> WHAT YOU ARE ASKED TO DO: Copy the part of the forum discussion on a catch-all message handler for agent.on() and device.on() verbatim, beginning at the words "e.g. instead of" and stopping after "the message types.".

> PASSAGE FOR REVIEW:
Has the Electric Imp team considered an alternate use of device.on() and agent.on() where the messageName is not specified? Instead, a single handler is called that is called with two parameters, the messageName and the payload.
e.g. instead of agent.on(“messageName”,function(payload){ … }), we can use agent.on(function(message,payload){ … })
In the handler, a switch statement could be used to split the message types.
There’d be some benefits to this:
- unhandled message types could be picked up.
- any common pre-processing of the payload could be done in the same code block
- messageNames could be dynamic, rather than fixed
- The payload in agent.send()/device.send() would be optional, lowering data use
- The existing functionality would not be disturbed. Message names specified with agent.on(msg,callback) would have precedence over the catchall version.
That’s a great idea for the MessageManager library! I believe, the feature doesn’t have to be implemented on the platform Squirrel API level.
@ppetrosh, that’s good to know it could be of use within MessageManager. Unfortunately, I can’t consider it as my connection and messaging layers are quite different to ConnectionManager and MessageManager. I developed them before even Rocky and Bullwinkle existed. I guess I am looking for direct API support, as library support would just add bulk to my project, with fewer benefits.
IMO, the initial Squirrel API was developed with the goal of enabling agent<->device interaction with a minimal amount of code. Now, we have more powerful imps and more demanding applications. If someone were starting from scratch, they’d be wise to consider more dynamic and flexible approaches.
Well, your request totally makes sense to me. We’ll discuss adding support for it on the impOS level.

> GIVEN RECORDS:
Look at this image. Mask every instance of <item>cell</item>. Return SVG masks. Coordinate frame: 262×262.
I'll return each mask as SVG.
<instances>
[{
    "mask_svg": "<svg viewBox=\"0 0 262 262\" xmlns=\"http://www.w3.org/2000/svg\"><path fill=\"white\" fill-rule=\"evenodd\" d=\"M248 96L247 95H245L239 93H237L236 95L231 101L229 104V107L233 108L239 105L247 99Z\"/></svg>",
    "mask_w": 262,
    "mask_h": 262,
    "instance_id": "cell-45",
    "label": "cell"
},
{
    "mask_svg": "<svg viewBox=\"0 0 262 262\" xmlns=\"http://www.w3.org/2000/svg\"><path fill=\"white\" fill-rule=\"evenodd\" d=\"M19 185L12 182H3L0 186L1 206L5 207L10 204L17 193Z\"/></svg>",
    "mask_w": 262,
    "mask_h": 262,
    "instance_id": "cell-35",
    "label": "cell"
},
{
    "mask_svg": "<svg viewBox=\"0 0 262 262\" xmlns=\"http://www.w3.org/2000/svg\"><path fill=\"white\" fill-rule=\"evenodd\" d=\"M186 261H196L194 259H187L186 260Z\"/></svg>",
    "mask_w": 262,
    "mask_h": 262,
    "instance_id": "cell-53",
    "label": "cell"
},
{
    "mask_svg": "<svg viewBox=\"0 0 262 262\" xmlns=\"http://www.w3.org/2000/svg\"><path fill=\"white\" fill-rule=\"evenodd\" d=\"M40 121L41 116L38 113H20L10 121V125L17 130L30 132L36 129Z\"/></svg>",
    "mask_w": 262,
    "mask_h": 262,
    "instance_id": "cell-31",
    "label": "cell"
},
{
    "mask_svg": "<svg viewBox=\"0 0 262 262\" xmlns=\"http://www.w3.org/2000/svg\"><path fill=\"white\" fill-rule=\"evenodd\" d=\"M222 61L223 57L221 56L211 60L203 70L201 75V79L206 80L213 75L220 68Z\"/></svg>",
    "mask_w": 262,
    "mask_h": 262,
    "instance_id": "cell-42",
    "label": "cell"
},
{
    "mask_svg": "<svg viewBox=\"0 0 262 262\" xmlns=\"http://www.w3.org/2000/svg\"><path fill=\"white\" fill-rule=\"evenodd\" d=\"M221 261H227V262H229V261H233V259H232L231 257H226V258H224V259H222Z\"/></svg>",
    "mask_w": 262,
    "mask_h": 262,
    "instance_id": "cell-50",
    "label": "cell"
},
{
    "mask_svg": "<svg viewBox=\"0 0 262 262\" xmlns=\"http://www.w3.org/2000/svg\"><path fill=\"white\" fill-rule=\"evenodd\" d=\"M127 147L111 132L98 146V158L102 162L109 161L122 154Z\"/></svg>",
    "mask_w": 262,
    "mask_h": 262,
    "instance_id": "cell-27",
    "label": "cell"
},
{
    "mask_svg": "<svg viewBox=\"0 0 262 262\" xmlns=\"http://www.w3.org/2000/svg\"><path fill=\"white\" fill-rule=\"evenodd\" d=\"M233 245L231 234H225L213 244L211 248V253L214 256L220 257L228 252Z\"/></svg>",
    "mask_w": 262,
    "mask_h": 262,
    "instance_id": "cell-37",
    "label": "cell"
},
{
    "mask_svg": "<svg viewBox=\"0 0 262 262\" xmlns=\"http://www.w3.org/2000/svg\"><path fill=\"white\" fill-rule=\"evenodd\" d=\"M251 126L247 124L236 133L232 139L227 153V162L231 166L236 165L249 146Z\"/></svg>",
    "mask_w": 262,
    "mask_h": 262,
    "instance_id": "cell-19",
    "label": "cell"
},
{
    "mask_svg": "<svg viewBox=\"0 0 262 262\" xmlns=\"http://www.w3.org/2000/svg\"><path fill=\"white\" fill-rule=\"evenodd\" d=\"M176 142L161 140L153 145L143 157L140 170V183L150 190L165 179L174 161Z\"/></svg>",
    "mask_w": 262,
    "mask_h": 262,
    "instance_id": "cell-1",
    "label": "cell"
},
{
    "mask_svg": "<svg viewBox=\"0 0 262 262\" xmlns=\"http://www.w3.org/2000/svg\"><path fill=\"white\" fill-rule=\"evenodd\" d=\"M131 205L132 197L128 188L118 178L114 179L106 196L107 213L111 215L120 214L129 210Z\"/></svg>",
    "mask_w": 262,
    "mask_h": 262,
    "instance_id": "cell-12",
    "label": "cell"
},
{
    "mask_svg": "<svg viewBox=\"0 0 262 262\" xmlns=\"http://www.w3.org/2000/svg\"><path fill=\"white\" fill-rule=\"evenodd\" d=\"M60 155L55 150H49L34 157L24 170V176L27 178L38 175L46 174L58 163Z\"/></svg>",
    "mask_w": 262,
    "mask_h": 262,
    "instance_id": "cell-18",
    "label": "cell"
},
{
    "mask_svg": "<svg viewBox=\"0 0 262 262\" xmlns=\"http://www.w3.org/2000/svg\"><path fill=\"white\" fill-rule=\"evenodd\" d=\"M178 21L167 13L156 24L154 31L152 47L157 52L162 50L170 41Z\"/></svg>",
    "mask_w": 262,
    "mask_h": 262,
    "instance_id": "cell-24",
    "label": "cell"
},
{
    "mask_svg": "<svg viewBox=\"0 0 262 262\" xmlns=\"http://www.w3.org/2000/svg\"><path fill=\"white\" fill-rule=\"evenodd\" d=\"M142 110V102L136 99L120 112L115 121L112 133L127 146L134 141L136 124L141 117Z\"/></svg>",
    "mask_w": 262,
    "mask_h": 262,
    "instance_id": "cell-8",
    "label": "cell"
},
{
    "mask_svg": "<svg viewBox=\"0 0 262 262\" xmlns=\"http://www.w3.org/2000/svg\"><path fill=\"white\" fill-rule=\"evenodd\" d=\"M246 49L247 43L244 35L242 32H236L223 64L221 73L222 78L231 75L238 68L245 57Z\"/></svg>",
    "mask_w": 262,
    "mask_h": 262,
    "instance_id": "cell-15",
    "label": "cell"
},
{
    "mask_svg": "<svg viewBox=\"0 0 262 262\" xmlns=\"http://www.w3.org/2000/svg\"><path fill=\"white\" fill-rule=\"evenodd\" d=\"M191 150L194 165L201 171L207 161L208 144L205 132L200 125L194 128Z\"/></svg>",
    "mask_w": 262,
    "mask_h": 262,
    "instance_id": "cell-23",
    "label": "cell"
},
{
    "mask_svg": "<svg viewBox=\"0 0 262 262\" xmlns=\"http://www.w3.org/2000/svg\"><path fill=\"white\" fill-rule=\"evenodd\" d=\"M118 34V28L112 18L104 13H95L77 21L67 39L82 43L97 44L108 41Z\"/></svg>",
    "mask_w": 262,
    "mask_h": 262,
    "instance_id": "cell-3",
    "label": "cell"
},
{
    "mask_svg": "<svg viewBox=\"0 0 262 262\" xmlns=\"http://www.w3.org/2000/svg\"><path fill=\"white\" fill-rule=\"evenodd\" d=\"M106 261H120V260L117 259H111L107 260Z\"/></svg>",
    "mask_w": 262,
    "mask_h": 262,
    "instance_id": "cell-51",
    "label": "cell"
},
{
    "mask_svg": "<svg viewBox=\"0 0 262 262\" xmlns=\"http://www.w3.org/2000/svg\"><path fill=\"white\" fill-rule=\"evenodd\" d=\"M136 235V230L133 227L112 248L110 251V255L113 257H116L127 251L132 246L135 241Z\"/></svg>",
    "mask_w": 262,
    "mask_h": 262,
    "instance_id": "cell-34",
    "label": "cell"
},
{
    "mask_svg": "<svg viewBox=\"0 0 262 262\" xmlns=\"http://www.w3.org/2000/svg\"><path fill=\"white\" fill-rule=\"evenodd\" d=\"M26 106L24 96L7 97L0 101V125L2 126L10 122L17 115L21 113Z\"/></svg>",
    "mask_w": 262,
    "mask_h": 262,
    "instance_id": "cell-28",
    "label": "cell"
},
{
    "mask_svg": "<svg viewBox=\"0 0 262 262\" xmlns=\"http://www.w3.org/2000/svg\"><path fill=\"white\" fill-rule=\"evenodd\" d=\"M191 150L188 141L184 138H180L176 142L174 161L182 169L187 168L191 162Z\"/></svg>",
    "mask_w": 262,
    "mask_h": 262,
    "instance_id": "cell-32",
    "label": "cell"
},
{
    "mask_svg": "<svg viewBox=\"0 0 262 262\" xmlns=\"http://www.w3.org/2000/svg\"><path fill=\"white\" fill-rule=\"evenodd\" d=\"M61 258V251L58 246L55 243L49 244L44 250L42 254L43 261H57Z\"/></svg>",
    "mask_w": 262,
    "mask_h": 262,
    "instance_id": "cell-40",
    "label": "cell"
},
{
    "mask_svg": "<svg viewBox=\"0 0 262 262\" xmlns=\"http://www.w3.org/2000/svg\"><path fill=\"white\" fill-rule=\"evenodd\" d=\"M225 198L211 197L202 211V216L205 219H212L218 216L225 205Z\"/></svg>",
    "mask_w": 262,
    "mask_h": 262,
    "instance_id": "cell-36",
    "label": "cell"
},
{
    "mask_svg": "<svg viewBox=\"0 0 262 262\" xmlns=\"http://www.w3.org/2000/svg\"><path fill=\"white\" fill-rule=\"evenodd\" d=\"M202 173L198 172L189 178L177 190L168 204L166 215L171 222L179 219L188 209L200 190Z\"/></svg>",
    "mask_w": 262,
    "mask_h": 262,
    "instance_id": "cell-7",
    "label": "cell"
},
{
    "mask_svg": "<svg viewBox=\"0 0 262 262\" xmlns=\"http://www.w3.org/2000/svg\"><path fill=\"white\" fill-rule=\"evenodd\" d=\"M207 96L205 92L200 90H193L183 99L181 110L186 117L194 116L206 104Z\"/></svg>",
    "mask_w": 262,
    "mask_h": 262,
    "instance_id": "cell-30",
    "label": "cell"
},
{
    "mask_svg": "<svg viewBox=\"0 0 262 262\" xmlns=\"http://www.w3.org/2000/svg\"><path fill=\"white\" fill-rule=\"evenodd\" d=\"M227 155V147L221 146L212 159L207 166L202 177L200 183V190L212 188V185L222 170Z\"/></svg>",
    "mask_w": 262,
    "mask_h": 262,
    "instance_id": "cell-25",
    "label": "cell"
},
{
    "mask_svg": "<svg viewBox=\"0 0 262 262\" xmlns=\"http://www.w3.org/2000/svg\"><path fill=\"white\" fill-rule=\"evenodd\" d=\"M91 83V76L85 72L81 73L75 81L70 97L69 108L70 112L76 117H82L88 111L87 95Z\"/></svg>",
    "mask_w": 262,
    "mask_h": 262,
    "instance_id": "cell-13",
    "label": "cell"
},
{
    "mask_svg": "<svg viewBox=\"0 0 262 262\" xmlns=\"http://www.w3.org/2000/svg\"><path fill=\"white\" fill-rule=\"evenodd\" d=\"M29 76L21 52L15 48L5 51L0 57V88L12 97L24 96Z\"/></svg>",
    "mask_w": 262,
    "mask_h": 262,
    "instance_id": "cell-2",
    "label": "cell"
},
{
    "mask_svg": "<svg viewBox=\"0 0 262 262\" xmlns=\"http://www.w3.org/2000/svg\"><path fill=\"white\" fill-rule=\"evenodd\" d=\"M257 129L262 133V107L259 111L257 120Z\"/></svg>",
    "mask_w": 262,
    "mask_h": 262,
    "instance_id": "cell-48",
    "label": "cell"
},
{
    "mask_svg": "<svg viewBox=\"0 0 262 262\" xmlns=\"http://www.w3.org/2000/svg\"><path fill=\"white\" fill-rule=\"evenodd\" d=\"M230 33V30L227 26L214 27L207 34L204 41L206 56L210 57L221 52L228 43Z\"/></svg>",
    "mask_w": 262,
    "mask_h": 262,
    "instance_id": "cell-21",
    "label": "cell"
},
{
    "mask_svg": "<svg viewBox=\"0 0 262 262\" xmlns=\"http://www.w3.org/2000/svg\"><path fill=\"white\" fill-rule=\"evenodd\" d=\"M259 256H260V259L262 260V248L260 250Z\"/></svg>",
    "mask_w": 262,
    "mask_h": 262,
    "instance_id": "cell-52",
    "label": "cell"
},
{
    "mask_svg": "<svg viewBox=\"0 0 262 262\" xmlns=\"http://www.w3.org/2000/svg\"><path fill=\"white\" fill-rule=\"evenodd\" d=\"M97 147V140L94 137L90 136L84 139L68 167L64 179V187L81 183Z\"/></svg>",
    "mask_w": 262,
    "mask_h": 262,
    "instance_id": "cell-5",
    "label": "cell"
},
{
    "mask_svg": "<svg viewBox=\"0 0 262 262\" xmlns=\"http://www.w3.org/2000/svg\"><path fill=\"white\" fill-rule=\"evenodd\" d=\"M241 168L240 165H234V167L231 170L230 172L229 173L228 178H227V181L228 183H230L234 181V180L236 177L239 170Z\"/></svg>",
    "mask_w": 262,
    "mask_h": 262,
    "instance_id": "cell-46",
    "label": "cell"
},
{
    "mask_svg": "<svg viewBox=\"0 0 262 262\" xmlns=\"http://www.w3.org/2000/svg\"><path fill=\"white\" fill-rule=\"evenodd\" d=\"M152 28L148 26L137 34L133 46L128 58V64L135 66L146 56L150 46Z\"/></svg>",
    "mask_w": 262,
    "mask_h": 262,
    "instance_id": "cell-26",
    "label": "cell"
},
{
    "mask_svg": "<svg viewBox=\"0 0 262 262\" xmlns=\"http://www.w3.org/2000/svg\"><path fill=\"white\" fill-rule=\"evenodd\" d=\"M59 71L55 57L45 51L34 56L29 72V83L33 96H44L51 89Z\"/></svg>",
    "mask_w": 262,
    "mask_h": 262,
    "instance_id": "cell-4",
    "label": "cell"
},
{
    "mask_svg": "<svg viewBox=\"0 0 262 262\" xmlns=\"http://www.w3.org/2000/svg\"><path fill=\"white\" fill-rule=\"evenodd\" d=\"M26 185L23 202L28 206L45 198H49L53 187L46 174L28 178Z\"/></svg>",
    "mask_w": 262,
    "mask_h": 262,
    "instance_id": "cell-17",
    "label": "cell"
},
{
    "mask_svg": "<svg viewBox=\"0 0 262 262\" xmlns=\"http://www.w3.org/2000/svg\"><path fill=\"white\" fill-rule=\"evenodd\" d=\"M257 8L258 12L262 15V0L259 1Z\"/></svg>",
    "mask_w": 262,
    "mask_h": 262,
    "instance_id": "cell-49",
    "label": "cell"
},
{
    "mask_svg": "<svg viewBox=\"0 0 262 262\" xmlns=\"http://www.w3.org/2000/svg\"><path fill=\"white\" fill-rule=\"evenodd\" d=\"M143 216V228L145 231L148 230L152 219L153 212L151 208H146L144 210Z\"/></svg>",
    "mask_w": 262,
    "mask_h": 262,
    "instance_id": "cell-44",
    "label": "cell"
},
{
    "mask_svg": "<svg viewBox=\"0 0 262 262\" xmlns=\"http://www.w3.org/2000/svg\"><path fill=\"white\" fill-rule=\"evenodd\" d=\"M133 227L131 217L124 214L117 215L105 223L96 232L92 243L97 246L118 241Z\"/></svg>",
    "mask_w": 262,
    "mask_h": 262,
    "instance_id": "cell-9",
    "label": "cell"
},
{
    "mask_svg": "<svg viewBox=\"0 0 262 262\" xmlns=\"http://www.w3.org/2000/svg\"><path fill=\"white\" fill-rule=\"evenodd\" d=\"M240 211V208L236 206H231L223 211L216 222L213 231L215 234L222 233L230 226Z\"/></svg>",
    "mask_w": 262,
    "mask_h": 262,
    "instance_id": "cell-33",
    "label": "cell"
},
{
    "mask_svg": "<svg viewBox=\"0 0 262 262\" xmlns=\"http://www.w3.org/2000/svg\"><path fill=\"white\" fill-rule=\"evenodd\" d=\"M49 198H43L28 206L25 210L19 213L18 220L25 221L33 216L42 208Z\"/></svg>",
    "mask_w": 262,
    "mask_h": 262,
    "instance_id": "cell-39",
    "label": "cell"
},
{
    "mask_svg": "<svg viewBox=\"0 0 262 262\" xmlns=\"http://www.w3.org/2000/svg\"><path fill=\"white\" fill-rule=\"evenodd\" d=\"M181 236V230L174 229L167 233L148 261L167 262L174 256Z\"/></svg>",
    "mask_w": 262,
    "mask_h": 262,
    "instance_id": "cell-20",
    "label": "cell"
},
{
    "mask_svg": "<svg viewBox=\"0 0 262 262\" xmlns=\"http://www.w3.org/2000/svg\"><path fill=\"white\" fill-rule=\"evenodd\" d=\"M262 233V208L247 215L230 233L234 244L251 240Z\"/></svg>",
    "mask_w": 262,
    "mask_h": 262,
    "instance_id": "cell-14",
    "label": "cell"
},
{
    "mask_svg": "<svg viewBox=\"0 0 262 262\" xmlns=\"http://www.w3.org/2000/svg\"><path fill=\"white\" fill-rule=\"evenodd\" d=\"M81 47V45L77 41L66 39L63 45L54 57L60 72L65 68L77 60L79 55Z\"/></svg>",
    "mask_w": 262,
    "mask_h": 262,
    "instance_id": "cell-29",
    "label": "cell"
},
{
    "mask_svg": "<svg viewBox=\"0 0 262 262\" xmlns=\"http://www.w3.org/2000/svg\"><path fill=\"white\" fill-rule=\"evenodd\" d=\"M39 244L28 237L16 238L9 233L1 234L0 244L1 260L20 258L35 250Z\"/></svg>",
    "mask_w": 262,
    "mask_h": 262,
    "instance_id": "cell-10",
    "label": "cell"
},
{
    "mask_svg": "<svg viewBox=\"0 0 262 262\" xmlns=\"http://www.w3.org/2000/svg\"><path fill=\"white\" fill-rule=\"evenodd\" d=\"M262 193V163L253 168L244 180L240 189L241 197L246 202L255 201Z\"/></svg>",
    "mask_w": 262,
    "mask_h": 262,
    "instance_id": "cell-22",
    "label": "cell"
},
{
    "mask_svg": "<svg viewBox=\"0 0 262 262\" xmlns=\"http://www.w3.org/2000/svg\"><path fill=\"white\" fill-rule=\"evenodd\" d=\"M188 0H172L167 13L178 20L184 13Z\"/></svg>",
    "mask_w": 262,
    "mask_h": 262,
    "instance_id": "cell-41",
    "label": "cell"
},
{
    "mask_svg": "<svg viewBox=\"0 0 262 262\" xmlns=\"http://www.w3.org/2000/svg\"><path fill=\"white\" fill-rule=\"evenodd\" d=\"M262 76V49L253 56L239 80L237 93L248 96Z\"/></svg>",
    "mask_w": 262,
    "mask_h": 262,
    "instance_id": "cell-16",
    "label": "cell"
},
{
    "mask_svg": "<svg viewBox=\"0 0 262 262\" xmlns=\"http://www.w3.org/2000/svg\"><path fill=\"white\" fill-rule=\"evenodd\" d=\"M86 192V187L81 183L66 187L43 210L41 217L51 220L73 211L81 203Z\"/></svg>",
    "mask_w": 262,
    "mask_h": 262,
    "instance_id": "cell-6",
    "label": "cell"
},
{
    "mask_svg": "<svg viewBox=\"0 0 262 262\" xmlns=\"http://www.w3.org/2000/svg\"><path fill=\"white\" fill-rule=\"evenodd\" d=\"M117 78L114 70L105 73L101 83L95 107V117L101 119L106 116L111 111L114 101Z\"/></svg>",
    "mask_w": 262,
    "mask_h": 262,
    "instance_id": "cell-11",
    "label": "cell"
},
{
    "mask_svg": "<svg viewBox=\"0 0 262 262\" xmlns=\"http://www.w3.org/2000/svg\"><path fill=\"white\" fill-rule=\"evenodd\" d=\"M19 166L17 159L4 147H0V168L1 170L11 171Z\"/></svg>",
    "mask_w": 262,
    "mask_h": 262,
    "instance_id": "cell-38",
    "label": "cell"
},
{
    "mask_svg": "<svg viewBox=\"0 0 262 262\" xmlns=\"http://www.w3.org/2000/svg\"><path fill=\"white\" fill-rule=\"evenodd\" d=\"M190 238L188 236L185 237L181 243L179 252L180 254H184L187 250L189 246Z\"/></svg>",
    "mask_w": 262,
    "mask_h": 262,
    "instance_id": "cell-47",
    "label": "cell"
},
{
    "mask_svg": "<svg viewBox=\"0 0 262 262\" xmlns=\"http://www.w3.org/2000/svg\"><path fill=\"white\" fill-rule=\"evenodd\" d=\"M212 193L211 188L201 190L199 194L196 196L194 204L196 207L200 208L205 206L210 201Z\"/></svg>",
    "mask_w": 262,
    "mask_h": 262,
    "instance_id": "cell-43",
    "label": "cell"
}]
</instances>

> THE COMPLETED TASK:
e.g. instead of agent.on(“messageName”,function(payload){ … }), we can use agent.on(function(message,payload){ … })
In the handler, a switch statement could be used to split the message types.